Notice that the variables we want to compare (the shark lengths from Atlantic and Pacific oceans) are in different columns

2. Melt (using pivot_longer()) the data into long format

shark_data_long <- shark_data_wide |>
  pivot_longer(cols = c(Atlantic, Pacific),
               names_to = "ocean",
               values_to = "length_m")

glimpse(shark_data_long)

Rows: 100
Columns: 3
$ rep      <int> 1, 1, 2, 2, 3, 3, 4, 4, 5, 5, 6, 6, 7, 7, 8, 8, 9, 9, 10, 10,…
$ ocean    <chr> "Atlantic", "Pacific", "Atlantic", "Pacific", "Atlantic", "Pa…
$ length_m <dbl> 2.5853354, 4.3901195, 1.1291260, 5.3741387, 2.1940215, 3.6700…

Here is how the first 6 rows of shark_data_long looks after pivot_longer() :

rep	ocean	length_m
1	Atlantic	2.585335
1	Pacific	4.390119
2	Atlantic	1.129126
2	Pacific	5.374139
3	Atlantic	2.194021
3	Pacific	3.670051

3. Summarise your data: calculate mean and standard error of the mean (SEM) growth of each group

shark_data_summary <- shark_data_long |> 
  group_by(ocean) |>
  summarise(
    meanlength_m  = mean(length_m),
    semlength_m = sd(length_m)/sqrt(length(length_m))
  )

ocean	meanlength_m	semlength_m
Atlantic	1.955046	0.0950083
Pacific	3.970454	0.1466515

4. Visualize the data

Plotting can provide a visual summary of the data. We’ll use ggplot2. Here we are making a histogram of the data.

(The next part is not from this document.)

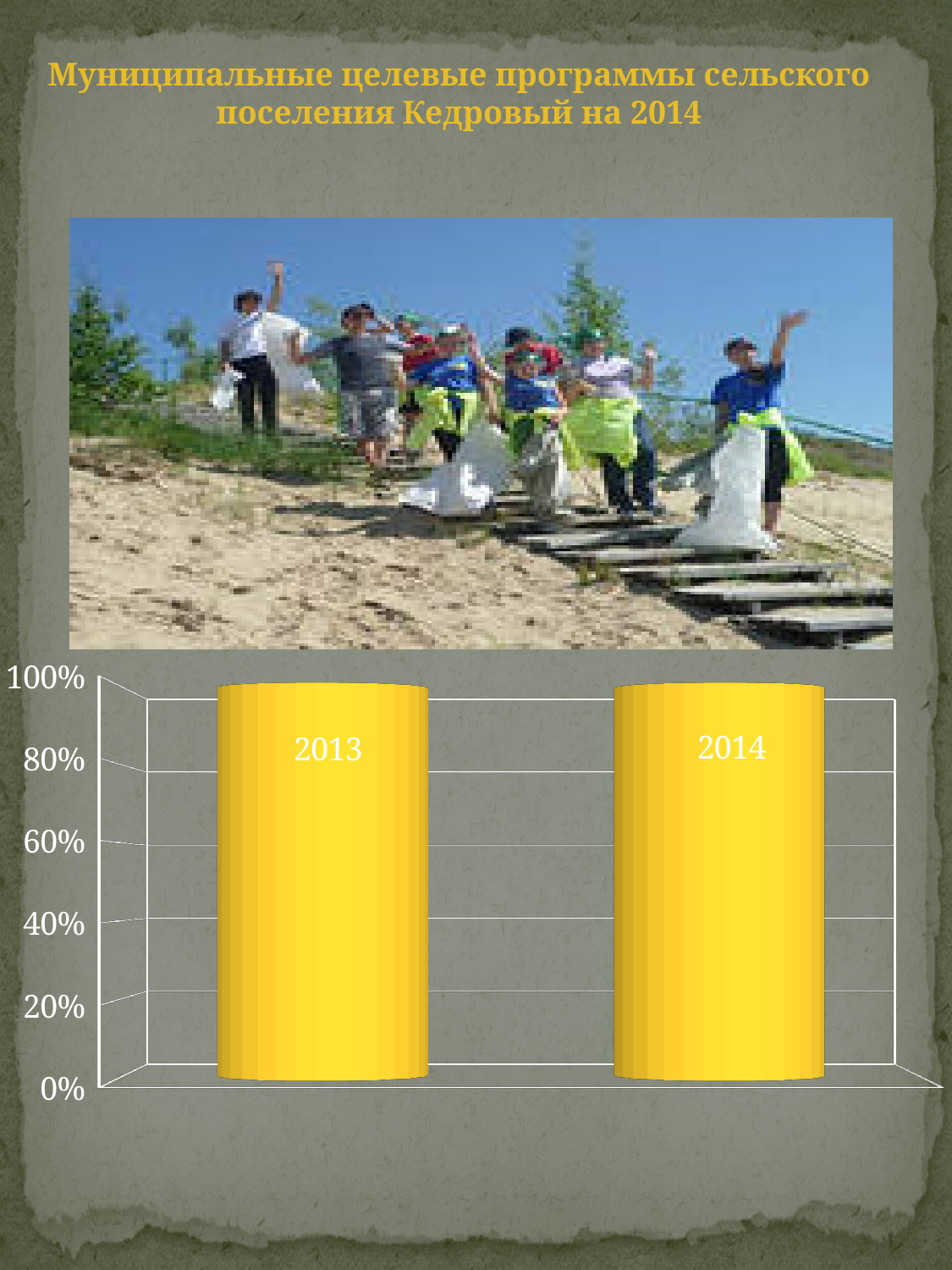
How many bars are plotted in the chart? 2 What is the highest value shown on the vertical axis of the chart? 100% What kind of chart is shown on the slide? bar chart Is the value for 2013 greater or less than 80%? greater What are the labels of the two bars in the chart? 2013 and 2014 Is the value for 2014 greater or less than 80%? greater Is the value for 2014 greater or less than 40%? greater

Do these data look normally distributed?

# Change the width of bins & color by group
ggplot(shark_data_long, 
       aes(x = length_m, 
           group = ocean, 
           fill = ocean), 
       alpha = 0.5) +
  geom_histogram(binwidth = 0.5, 
                 position = "identity",
                 alpha=0.5) +
  theme_minimal()  + 
  xlab("length (m)") +
  ylab("frequency") +
  ggtitle("Distribution of lengths of great white sharks in Atlantic and Pacific Ocean")

5. Perform a t-test

To test if there’s a significant difference in the lengths of sharks from the two oceans, we’ll use an independent two-sample t-test.

t_result <-
  t.test(length_m ~ ocean, 
         data = shark_data_long, 
         var.equal = TRUE)

print(t_result)


    Two Sample t-test

data:  length_m by ocean
t = -11.534, df = 98, p-value < 2.2e-16
alternative hypothesis: true difference in means between group Atlantic and group Pacific is not equal to 0
95 percent confidence interval:
 -2.362169 -1.668646
sample estimates:
mean in group Atlantic  mean in group Pacific 
              1.955047               3.970454

6. Interpret the Results

What are your null and alternative hypotheses? Do you reject the null hypothesis? At what significance level? Report the means ± SEM of lengths in each ocean. Draw conclusions about the significance of the difference in shark lengths between the two oceans. Consider the assumptions of the t-test and evaluate whether they hold for this dataset.